### Your objective:
Where the line with "ASTRAL SCOPe-sccs: l.1.1.1" appears below, start writing out lines exactly, and finish with the line with "content_type: text/plain", which is included; write out nothing else.

————

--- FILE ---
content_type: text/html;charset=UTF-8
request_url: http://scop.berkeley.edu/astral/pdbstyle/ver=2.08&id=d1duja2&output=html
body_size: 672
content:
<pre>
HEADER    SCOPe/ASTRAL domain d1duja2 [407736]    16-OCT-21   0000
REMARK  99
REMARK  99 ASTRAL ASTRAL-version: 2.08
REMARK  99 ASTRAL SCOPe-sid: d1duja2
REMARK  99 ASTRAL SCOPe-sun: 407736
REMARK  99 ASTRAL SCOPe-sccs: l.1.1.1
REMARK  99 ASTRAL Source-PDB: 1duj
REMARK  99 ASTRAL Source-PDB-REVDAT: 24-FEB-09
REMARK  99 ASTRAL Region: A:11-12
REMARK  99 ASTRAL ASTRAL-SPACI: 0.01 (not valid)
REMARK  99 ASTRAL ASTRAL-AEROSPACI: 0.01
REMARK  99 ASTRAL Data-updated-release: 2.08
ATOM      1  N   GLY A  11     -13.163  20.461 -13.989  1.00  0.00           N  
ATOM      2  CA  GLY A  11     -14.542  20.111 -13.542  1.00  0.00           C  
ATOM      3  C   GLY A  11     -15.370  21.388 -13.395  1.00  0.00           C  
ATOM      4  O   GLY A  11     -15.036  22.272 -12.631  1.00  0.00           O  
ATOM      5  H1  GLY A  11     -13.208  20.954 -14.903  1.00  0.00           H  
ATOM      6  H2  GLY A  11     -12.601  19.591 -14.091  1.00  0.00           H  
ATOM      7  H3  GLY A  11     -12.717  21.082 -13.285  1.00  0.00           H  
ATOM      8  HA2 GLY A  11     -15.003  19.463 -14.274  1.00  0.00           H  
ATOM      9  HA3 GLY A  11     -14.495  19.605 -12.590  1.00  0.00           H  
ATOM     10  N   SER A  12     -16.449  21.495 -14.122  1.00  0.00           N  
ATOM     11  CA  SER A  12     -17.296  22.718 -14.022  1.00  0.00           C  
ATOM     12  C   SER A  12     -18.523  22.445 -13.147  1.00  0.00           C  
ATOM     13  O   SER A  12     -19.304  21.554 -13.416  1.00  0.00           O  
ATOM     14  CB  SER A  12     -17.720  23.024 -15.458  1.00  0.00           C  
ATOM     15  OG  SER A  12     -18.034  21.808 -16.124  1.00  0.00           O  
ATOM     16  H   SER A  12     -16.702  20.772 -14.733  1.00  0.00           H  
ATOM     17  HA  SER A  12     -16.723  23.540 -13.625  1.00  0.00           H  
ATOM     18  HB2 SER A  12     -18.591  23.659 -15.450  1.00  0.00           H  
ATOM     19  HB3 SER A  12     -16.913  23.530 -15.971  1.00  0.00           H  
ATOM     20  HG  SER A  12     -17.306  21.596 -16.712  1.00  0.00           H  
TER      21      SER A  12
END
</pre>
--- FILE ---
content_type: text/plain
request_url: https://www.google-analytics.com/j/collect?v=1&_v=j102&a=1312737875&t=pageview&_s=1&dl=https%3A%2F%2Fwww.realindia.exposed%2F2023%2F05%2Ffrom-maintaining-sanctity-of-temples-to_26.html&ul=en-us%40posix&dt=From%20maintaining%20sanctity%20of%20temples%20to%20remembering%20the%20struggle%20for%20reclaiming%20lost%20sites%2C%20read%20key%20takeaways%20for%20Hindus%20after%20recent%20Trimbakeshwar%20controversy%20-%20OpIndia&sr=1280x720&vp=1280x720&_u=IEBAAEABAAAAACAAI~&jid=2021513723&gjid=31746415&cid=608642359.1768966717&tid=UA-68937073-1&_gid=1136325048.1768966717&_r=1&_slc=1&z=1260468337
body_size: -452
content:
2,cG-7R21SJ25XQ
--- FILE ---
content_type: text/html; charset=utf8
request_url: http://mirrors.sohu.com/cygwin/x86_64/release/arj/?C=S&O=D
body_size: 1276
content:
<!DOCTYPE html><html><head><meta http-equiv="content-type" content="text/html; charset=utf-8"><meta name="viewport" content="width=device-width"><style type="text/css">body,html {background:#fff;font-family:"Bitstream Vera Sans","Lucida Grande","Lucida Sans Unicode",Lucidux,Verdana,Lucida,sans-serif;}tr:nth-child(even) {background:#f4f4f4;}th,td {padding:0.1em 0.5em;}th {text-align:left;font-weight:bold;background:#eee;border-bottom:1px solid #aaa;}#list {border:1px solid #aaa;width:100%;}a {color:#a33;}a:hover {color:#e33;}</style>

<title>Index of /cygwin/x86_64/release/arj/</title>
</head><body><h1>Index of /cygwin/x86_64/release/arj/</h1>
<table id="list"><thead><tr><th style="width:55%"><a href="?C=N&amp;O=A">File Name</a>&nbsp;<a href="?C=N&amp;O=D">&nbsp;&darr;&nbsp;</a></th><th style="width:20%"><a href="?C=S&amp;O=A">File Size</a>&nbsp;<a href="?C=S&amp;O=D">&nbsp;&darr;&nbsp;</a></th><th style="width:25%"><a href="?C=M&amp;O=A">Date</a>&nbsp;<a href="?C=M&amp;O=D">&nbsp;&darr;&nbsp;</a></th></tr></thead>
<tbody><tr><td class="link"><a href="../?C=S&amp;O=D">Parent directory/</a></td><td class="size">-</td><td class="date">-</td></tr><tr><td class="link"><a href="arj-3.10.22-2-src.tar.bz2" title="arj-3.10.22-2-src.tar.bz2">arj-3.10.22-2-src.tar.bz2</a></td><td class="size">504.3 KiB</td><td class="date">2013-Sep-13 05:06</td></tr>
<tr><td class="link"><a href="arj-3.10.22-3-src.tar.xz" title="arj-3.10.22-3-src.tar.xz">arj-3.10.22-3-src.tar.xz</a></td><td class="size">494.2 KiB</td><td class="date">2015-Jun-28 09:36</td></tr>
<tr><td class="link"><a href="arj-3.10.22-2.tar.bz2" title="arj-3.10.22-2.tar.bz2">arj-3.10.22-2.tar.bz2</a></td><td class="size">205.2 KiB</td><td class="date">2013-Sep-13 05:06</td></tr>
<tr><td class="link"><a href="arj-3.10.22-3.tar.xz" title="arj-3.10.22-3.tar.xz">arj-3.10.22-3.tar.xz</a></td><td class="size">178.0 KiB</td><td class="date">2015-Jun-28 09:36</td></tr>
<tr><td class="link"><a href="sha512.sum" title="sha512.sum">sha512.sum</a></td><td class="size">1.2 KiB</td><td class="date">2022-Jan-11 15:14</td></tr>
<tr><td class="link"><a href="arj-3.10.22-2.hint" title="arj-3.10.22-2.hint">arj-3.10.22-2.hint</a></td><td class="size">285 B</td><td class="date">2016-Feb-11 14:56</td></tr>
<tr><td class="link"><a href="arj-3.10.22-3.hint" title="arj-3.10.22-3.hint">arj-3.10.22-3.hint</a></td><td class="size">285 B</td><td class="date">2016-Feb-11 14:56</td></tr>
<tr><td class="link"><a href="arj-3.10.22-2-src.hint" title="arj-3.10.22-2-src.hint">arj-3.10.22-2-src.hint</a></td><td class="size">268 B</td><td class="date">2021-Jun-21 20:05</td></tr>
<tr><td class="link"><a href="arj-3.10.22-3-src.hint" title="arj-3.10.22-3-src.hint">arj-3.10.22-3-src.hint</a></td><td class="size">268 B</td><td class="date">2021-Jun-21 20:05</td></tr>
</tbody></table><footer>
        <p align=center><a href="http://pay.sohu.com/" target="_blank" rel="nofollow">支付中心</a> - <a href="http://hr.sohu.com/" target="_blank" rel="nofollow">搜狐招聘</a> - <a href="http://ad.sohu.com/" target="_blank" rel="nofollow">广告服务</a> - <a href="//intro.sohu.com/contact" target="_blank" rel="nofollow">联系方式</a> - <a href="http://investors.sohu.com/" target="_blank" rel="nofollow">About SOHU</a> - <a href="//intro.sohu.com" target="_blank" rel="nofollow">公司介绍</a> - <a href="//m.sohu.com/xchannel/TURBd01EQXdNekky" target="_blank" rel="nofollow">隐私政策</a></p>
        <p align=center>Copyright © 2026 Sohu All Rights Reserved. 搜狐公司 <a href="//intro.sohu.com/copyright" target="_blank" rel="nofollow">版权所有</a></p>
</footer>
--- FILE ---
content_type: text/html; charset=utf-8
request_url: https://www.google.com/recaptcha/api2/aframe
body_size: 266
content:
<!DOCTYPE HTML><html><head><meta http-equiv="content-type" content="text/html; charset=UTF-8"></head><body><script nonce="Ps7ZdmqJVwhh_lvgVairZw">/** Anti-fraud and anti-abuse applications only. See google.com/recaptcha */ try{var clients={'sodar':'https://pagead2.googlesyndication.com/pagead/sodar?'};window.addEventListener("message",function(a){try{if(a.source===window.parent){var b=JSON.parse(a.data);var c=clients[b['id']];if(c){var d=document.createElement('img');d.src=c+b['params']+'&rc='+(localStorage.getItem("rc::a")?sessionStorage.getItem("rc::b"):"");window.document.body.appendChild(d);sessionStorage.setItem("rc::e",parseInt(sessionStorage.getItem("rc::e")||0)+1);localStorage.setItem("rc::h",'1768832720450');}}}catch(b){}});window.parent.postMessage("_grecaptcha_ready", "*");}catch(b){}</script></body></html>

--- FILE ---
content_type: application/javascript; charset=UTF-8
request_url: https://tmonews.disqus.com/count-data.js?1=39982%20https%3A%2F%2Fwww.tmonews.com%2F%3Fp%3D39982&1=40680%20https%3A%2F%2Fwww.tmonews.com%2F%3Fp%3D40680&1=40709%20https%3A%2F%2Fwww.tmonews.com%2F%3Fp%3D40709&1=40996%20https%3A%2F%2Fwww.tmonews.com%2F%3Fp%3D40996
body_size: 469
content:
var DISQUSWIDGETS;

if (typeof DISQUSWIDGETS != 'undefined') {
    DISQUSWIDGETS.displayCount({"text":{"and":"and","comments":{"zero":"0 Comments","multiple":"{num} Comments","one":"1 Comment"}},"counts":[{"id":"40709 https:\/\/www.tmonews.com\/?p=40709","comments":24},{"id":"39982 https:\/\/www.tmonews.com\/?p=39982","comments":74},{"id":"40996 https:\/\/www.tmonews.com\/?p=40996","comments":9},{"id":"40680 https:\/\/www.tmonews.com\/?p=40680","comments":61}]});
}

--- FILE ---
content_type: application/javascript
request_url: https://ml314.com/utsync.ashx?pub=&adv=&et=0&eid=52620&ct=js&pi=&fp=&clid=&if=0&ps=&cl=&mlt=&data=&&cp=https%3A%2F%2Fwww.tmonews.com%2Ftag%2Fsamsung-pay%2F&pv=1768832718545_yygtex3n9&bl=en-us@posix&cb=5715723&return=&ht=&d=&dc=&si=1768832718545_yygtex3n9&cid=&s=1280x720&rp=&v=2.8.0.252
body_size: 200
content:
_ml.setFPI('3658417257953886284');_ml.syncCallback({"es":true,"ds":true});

————

### Answer for the task:
REMARK  99 ASTRAL SCOPe-sccs: l.1.1.1
REMARK  99 ASTRAL Source-PDB: 1duj
REMARK  99 ASTRAL Source-PDB-REVDAT: 24-FEB-09
REMARK  99 ASTRAL Region: A:11-12
REMARK  99 ASTRAL ASTRAL-SPACI: 0.01 (not valid)
REMARK  99 ASTRAL ASTRAL-AEROSPACI: 0.01
REMARK  99 ASTRAL Data-updated-release: 2.08
ATOM      1  N   GLY A  11     -13.163  20.461 -13.989  1.00  0.00           N  
ATOM      2  CA  GLY A  11     -14.542  20.111 -13.542  1.00  0.00           C  
ATOM      3  C   GLY A  11     -15.370  21.388 -13.395  1.00  0.00           C  
ATOM      4  O   GLY A  11     -15.036  22.272 -12.631  1.00  0.00           O  
ATOM      5  H1  GLY A  11     -13.208  20.954 -14.903  1.00  0.00           H  
ATOM      6  H2  GLY A  11     -12.601  19.591 -14.091  1.00  0.00           H  
ATOM      7  H3  GLY A  11     -12.717  21.082 -13.285  1.00  0.00           H  
ATOM      8  HA2 GLY A  11     -15.003  19.463 -14.274  1.00  0.00           H  
ATOM      9  HA3 GLY A  11     -14.495  19.605 -12.590  1.00  0.00           H  
ATOM     10  N   SER A  12     -16.449  21.495 -14.122  1.00  0.00           N  
ATOM     11  CA  SER A  12     -17.296  22.718 -14.022  1.00  0.00           C  
ATOM     12  C   SER A  12     -18.523  22.445 -13.147  1.00  0.00           C  
ATOM     13  O   SER A  12     -19.304  21.554 -13.416  1.00  0.00           O  
ATOM     14  CB  SER A  12     -17.720  23.024 -15.458  1.00  0.00           C  
ATOM     15  OG  SER A  12     -18.034  21.808 -16.124  1.00  0.00           O  
ATOM     16  H   SER A  12     -16.702  20.772 -14.733  1.00  0.00           H  
ATOM     17  HA  SER A  12     -16.723  23.540 -13.625  1.00  0.00           H  
ATOM     18  HB2 SER A  12     -18.591  23.659 -15.450  1.00  0.00           H  
ATOM     19  HB3 SER A  12     -16.913  23.530 -15.971  1.00  0.00           H  
ATOM     20  HG  SER A  12     -17.306  21.596 -16.712  1.00  0.00           H  
TER      21      SER A  12
END
</pre>
--- FILE ---
content_type: text/plain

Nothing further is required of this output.